-- BEGIN MATERIAL PROVIDED --
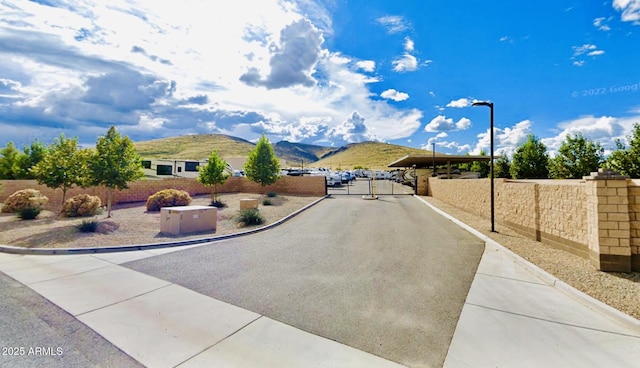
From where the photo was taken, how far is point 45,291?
528 cm

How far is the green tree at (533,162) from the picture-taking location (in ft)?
101

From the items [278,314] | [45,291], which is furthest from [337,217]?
[45,291]

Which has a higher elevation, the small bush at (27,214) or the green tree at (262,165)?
the green tree at (262,165)

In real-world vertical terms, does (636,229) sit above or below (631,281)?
above

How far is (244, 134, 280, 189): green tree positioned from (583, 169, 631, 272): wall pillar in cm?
2029

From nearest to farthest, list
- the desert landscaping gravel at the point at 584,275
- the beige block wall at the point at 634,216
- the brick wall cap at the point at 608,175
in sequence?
the desert landscaping gravel at the point at 584,275
the beige block wall at the point at 634,216
the brick wall cap at the point at 608,175

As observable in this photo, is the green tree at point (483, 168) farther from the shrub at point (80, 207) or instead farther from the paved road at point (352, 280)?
the shrub at point (80, 207)

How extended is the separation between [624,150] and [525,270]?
1878cm

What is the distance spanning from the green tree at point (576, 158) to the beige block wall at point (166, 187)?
22.2 metres

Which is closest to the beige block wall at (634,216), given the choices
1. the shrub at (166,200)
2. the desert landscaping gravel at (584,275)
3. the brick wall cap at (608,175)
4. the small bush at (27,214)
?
the brick wall cap at (608,175)

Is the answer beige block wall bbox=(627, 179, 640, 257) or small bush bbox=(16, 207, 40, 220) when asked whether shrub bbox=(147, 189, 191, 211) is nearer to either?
small bush bbox=(16, 207, 40, 220)

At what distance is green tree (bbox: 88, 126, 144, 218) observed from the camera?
43.3ft

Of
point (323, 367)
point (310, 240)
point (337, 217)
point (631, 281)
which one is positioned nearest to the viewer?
point (323, 367)

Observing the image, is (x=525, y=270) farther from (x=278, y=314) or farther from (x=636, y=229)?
(x=278, y=314)
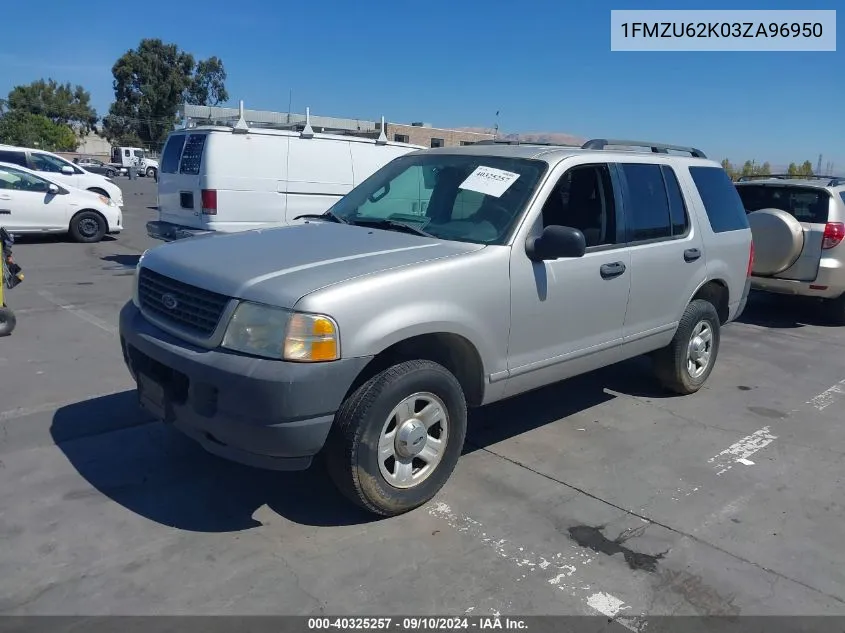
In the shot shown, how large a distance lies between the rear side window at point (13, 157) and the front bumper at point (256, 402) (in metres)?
14.3

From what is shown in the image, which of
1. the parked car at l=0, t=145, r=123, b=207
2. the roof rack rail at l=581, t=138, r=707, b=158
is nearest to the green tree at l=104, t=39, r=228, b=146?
the parked car at l=0, t=145, r=123, b=207

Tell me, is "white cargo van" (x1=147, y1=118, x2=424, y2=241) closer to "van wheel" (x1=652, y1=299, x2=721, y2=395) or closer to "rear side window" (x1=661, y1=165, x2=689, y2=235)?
"rear side window" (x1=661, y1=165, x2=689, y2=235)

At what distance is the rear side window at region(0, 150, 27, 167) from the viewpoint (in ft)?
49.6

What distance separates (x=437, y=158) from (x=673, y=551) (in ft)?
9.55

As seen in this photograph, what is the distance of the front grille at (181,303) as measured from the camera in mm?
3369

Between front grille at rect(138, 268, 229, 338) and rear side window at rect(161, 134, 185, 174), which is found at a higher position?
rear side window at rect(161, 134, 185, 174)

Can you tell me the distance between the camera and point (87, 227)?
13648mm

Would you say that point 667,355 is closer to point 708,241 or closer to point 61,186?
point 708,241

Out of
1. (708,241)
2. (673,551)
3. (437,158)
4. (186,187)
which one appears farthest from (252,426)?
(186,187)

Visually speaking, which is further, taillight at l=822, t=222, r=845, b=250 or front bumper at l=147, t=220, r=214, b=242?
front bumper at l=147, t=220, r=214, b=242

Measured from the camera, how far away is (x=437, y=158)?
4.91 metres

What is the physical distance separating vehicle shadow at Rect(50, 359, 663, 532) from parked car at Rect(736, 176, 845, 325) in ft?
15.0

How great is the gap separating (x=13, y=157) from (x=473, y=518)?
1548 cm

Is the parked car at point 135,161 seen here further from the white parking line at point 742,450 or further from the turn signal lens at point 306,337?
the turn signal lens at point 306,337
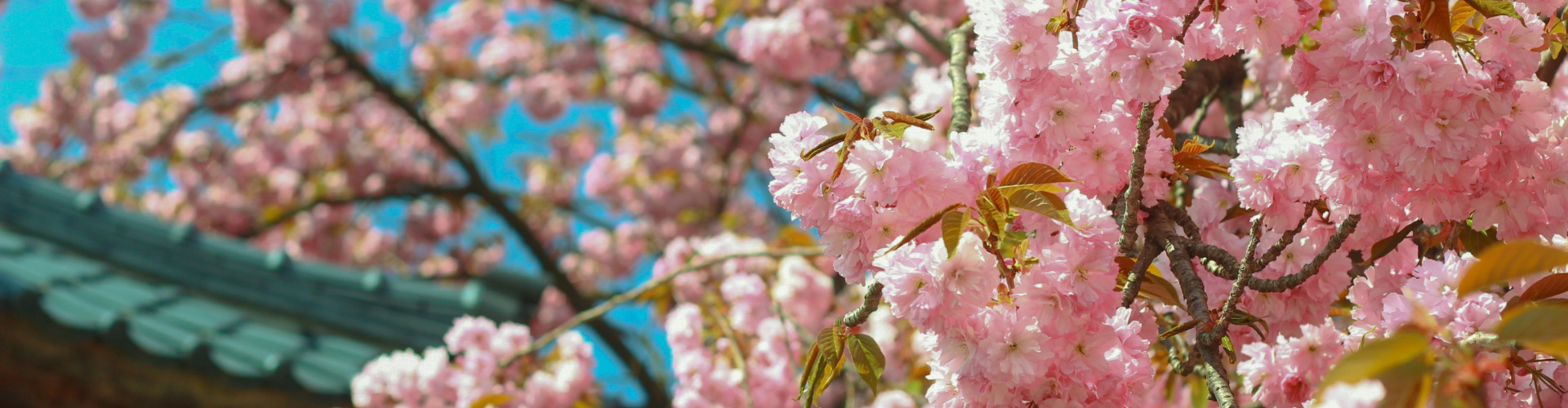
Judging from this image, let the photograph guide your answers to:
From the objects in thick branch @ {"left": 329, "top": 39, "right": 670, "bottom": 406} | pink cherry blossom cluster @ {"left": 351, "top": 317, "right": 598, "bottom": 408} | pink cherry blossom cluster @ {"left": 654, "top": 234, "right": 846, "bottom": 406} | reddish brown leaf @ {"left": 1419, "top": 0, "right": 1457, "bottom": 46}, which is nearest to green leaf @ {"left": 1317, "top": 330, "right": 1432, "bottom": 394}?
reddish brown leaf @ {"left": 1419, "top": 0, "right": 1457, "bottom": 46}

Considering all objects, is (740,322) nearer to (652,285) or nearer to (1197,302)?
(652,285)

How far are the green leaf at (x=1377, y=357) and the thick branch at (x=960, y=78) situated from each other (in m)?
0.55

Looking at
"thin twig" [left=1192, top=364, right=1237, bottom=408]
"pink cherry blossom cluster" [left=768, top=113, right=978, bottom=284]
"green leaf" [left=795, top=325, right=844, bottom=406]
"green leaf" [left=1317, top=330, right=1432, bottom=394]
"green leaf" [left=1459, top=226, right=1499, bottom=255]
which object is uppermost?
"pink cherry blossom cluster" [left=768, top=113, right=978, bottom=284]

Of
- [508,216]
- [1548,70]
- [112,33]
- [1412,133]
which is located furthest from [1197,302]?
[112,33]

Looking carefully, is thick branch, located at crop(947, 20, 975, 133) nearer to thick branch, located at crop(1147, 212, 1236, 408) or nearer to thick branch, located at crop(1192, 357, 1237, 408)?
thick branch, located at crop(1147, 212, 1236, 408)

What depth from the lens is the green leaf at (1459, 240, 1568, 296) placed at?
2.03ft

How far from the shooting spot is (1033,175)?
88cm

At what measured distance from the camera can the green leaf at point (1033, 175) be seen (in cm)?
87

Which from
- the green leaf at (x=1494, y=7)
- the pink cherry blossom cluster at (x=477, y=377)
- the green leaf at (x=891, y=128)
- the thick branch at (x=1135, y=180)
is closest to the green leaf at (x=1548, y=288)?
the green leaf at (x=1494, y=7)

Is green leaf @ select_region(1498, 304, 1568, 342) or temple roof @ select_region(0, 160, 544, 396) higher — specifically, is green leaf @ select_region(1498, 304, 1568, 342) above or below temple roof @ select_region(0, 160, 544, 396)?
below

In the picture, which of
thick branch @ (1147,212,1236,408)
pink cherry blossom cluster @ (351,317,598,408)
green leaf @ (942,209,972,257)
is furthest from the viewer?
pink cherry blossom cluster @ (351,317,598,408)

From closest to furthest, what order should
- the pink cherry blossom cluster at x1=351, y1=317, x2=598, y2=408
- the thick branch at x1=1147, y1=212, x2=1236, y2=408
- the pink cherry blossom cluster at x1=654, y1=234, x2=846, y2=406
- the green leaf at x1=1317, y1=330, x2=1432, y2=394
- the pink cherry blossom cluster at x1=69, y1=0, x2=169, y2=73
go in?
the green leaf at x1=1317, y1=330, x2=1432, y2=394 < the thick branch at x1=1147, y1=212, x2=1236, y2=408 < the pink cherry blossom cluster at x1=351, y1=317, x2=598, y2=408 < the pink cherry blossom cluster at x1=654, y1=234, x2=846, y2=406 < the pink cherry blossom cluster at x1=69, y1=0, x2=169, y2=73

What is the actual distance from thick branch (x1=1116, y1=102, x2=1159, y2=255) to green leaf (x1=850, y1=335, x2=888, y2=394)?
0.85 feet

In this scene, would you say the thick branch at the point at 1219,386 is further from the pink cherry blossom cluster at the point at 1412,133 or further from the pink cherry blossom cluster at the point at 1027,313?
the pink cherry blossom cluster at the point at 1412,133
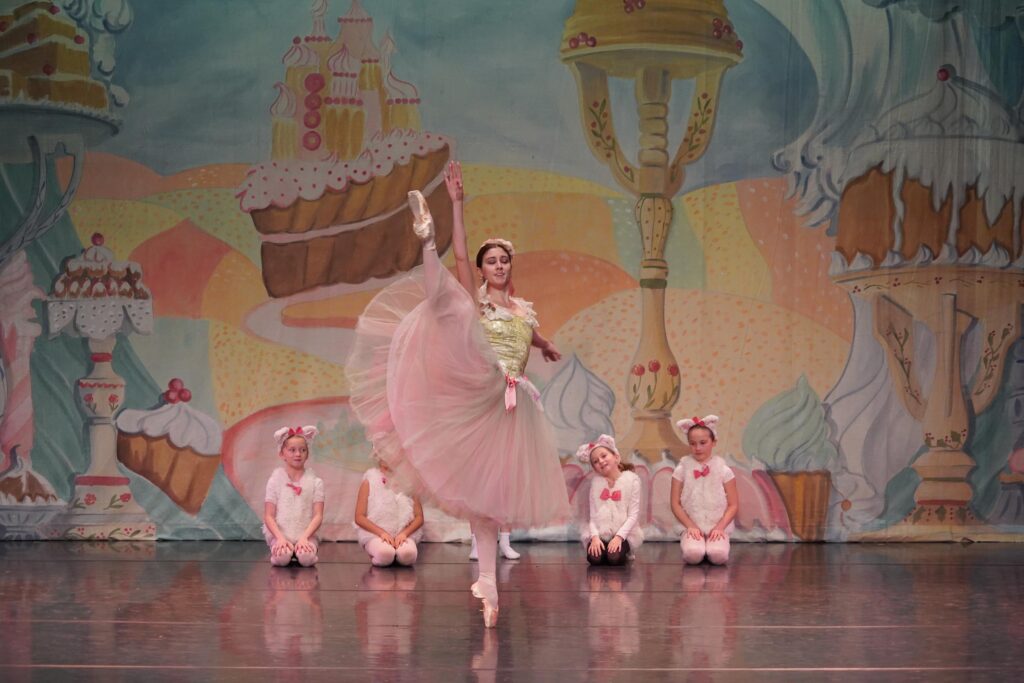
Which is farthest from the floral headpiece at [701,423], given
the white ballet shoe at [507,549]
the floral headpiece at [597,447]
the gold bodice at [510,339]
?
the gold bodice at [510,339]

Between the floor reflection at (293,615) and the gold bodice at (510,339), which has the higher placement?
the gold bodice at (510,339)

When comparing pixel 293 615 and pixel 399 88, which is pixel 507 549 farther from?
pixel 399 88

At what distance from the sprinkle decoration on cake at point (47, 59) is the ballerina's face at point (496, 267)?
3.66 m

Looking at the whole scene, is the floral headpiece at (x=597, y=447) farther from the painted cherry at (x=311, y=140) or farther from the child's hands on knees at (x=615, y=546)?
the painted cherry at (x=311, y=140)

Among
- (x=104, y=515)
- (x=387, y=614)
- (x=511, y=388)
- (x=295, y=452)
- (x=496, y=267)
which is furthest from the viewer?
(x=104, y=515)

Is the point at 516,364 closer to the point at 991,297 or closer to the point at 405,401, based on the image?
the point at 405,401

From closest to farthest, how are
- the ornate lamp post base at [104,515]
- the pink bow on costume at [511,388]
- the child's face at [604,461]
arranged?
the pink bow on costume at [511,388]
the child's face at [604,461]
the ornate lamp post base at [104,515]

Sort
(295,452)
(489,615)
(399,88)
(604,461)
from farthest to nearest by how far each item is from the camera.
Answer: (399,88), (604,461), (295,452), (489,615)

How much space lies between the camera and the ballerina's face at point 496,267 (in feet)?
15.1

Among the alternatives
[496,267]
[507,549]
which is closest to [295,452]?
[507,549]

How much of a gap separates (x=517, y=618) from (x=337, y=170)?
3.44 metres

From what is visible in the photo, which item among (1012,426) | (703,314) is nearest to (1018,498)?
(1012,426)

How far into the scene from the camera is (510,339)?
4633 millimetres

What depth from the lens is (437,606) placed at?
4.92m
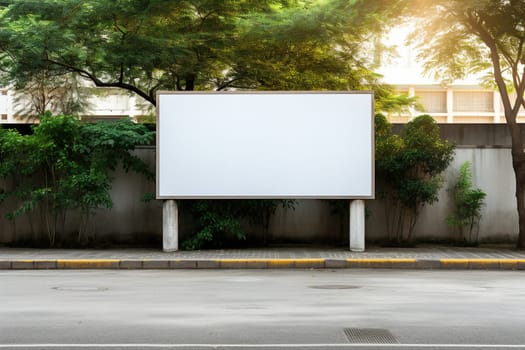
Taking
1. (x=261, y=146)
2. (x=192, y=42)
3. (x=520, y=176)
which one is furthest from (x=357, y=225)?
(x=192, y=42)

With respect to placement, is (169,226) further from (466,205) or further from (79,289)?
(466,205)

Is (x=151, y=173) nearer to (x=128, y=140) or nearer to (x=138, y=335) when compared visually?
(x=128, y=140)

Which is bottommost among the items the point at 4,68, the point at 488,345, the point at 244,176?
the point at 488,345

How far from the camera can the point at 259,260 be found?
15.2 m

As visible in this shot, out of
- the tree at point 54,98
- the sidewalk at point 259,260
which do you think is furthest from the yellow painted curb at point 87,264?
the tree at point 54,98

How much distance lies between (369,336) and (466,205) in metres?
11.5

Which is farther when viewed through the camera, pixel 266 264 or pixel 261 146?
pixel 261 146

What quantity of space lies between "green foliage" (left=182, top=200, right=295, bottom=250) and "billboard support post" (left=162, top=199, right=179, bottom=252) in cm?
36

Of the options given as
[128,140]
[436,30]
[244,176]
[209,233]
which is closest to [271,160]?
[244,176]

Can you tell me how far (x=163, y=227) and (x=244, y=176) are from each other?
2219 mm

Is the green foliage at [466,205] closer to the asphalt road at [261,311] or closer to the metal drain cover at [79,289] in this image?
the asphalt road at [261,311]

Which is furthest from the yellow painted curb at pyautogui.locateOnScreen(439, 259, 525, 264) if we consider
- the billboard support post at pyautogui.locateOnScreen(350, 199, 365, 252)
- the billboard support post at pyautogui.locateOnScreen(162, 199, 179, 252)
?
the billboard support post at pyautogui.locateOnScreen(162, 199, 179, 252)

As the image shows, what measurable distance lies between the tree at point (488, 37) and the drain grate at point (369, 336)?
10367 millimetres

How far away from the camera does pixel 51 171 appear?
1759 centimetres
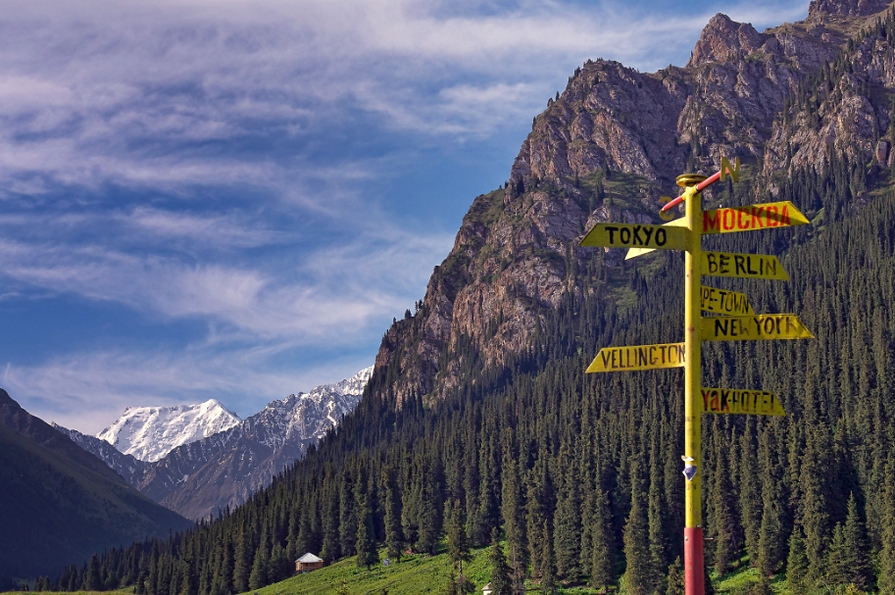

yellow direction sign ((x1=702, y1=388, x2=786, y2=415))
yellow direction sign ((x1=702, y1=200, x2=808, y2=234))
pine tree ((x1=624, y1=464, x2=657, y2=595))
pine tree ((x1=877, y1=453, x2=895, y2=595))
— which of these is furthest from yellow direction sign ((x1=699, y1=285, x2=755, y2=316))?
pine tree ((x1=624, y1=464, x2=657, y2=595))

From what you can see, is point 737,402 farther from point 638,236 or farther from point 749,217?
point 638,236

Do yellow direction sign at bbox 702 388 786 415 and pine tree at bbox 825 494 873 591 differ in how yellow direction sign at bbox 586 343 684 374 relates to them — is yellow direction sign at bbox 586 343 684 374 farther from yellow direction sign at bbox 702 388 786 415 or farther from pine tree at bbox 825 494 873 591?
pine tree at bbox 825 494 873 591

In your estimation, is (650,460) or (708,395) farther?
(650,460)

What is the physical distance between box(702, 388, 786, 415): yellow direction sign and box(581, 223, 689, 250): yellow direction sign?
347cm

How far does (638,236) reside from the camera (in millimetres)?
22125

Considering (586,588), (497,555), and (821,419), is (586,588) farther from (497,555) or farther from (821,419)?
(821,419)

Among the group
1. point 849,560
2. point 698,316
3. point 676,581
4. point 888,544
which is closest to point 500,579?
point 676,581

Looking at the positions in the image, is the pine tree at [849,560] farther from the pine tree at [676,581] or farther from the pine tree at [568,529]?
the pine tree at [568,529]

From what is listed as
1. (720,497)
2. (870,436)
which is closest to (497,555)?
(720,497)

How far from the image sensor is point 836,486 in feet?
465

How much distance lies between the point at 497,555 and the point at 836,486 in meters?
49.4

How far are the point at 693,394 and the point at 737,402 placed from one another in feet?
5.77

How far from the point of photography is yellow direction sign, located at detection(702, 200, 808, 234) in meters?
21.7

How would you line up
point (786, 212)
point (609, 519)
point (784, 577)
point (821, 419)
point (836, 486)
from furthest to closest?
point (821, 419)
point (609, 519)
point (836, 486)
point (784, 577)
point (786, 212)
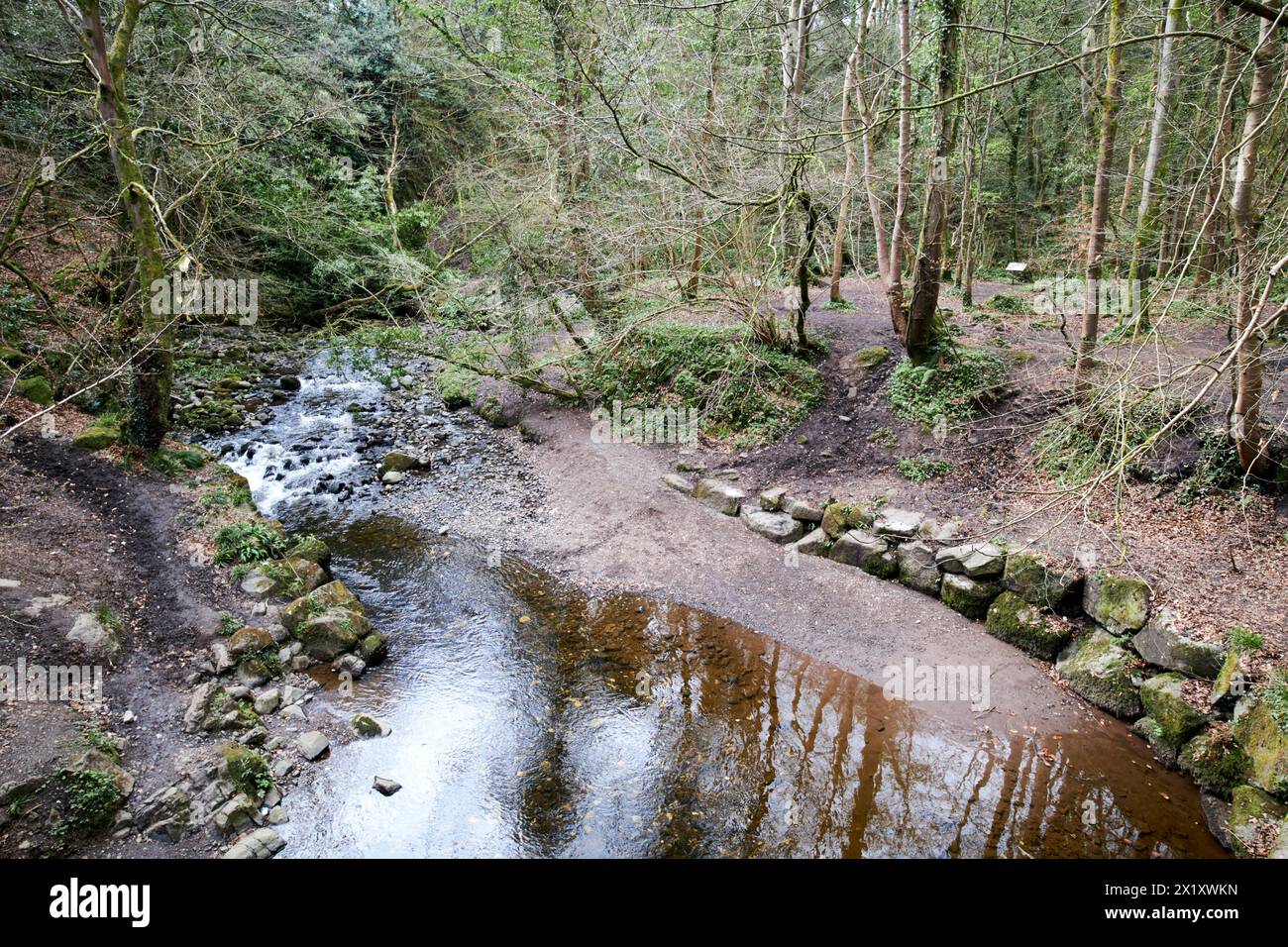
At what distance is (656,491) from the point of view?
923 centimetres

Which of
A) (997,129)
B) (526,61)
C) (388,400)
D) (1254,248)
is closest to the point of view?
(1254,248)

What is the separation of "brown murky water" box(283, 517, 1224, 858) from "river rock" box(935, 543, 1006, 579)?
1693mm

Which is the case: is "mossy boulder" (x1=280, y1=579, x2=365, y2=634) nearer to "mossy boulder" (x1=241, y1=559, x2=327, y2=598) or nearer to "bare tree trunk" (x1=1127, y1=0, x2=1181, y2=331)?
"mossy boulder" (x1=241, y1=559, x2=327, y2=598)

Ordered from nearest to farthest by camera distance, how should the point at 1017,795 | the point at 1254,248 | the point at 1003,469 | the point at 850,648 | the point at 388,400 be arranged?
the point at 1017,795
the point at 1254,248
the point at 850,648
the point at 1003,469
the point at 388,400

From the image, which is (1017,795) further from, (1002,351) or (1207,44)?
(1207,44)

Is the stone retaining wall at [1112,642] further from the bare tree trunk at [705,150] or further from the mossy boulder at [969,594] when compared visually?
the bare tree trunk at [705,150]

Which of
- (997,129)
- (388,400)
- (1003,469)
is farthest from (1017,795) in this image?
(997,129)

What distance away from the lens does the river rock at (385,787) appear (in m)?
4.76

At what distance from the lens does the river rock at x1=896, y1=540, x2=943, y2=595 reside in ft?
22.6

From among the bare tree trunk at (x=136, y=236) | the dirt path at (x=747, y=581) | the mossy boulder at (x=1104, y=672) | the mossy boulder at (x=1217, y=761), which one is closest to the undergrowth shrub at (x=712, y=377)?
the dirt path at (x=747, y=581)

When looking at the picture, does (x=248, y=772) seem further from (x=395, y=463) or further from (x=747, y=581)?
(x=395, y=463)

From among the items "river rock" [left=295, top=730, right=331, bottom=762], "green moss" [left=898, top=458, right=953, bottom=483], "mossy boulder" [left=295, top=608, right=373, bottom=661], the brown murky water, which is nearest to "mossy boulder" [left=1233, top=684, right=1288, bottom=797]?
the brown murky water

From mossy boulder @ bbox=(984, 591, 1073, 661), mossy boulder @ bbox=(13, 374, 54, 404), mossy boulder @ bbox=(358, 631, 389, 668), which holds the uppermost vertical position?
mossy boulder @ bbox=(13, 374, 54, 404)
-- END MATERIAL PROVIDED --
WHAT THE TASK REQUIRES ▸ Output only the lines from the one holding "When looking at" through the last line above, exactly as they appear.

TASK ANSWER ▸
When looking at the picture, does (x=248, y=772) seem further from (x=395, y=463) or further from (x=747, y=581)?
(x=395, y=463)

From among the items "river rock" [left=295, top=730, right=331, bottom=762], "green moss" [left=898, top=458, right=953, bottom=483], "mossy boulder" [left=295, top=608, right=373, bottom=661], the brown murky water, which is nearest to "mossy boulder" [left=1233, top=684, right=1288, bottom=797]?
the brown murky water

From mossy boulder @ bbox=(984, 591, 1073, 661), mossy boulder @ bbox=(13, 374, 54, 404), mossy boulder @ bbox=(358, 631, 389, 668), which holds the uppermost vertical position?
mossy boulder @ bbox=(13, 374, 54, 404)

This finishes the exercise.